- RECORDS PROVIDED:
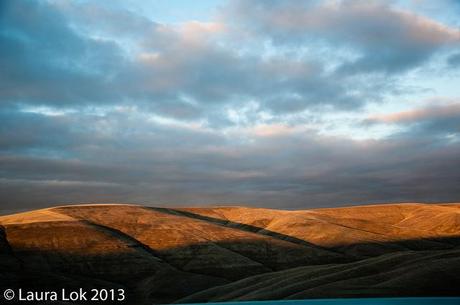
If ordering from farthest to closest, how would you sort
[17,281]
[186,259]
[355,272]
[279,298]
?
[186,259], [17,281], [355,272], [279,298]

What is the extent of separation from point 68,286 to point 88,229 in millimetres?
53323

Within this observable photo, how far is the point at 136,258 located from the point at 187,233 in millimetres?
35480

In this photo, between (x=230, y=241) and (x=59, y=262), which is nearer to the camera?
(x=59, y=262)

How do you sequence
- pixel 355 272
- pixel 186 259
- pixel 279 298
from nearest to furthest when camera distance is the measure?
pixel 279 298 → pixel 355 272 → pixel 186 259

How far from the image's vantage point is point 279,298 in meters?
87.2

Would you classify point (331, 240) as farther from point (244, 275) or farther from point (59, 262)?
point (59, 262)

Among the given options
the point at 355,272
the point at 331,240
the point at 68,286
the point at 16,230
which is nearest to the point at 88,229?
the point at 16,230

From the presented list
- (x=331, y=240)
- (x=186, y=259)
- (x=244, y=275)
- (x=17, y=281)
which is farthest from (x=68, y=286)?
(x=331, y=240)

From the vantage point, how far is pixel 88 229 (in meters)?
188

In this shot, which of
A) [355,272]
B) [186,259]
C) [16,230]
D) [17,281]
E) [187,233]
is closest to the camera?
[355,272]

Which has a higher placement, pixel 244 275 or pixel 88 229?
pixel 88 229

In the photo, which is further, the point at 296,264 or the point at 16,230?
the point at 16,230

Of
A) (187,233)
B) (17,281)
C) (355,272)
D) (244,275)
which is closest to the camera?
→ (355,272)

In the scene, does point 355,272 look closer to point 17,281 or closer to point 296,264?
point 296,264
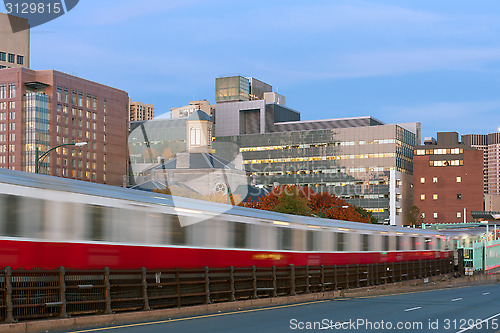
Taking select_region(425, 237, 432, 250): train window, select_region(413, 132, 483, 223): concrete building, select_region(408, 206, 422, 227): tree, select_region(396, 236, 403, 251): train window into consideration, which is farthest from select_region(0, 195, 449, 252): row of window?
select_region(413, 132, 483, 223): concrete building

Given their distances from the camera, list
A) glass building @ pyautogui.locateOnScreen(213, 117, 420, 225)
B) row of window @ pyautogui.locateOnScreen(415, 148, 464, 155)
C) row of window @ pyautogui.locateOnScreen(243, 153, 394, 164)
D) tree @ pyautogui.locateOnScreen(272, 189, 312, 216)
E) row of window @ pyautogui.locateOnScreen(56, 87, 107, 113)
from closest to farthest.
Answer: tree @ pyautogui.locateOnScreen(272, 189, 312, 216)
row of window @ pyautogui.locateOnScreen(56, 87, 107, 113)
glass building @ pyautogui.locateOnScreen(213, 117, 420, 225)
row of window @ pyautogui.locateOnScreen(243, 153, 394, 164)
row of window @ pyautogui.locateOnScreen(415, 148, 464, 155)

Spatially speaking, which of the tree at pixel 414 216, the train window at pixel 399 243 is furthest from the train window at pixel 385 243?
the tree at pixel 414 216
...
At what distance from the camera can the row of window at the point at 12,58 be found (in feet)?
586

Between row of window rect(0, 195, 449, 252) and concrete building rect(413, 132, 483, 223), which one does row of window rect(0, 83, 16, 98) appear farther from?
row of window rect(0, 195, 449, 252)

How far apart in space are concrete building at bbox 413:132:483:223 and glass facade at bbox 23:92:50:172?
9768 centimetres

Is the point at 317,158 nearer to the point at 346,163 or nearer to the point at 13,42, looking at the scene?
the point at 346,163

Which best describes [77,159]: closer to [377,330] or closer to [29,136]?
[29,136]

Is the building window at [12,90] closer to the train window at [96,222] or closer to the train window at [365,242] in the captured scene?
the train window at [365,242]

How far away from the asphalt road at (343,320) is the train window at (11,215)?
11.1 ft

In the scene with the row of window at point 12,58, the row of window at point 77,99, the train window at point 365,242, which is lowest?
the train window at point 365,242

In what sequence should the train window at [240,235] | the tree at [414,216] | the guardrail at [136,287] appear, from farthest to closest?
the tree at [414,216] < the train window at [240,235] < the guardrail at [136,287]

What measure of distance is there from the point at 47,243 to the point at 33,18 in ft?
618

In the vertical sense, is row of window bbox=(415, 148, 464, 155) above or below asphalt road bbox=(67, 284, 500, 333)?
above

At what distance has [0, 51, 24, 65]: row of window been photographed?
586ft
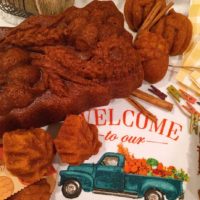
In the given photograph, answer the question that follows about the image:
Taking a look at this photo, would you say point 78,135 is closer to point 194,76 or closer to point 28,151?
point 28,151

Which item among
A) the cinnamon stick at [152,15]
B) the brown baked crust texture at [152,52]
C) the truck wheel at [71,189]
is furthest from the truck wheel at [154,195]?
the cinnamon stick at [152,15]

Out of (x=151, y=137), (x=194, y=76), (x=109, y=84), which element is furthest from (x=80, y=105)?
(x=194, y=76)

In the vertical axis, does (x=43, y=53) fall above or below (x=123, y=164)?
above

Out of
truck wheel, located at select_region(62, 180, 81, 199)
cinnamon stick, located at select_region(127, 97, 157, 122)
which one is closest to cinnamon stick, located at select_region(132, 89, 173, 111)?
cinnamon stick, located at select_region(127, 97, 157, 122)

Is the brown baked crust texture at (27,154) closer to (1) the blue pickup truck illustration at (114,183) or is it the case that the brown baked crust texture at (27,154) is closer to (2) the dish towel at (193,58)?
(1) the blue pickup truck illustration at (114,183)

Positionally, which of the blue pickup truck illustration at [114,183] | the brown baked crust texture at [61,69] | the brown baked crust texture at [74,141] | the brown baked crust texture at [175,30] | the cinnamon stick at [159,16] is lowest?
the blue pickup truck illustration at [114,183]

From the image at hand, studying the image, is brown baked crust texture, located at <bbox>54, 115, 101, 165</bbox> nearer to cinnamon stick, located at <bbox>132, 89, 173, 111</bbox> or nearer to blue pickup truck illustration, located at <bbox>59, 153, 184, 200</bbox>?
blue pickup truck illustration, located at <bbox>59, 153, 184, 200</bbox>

- DIRECTIONS FOR THIS TASK: Select every line in the items above that contains the word "asphalt", and reproduce each such line in full.

- TASK ANSWER:
How far away from the asphalt road at (343,320) is the train window at (11,215)?
In the vertical sense, is row of window bbox=(415, 148, 464, 155) above or below asphalt road bbox=(67, 284, 500, 333)?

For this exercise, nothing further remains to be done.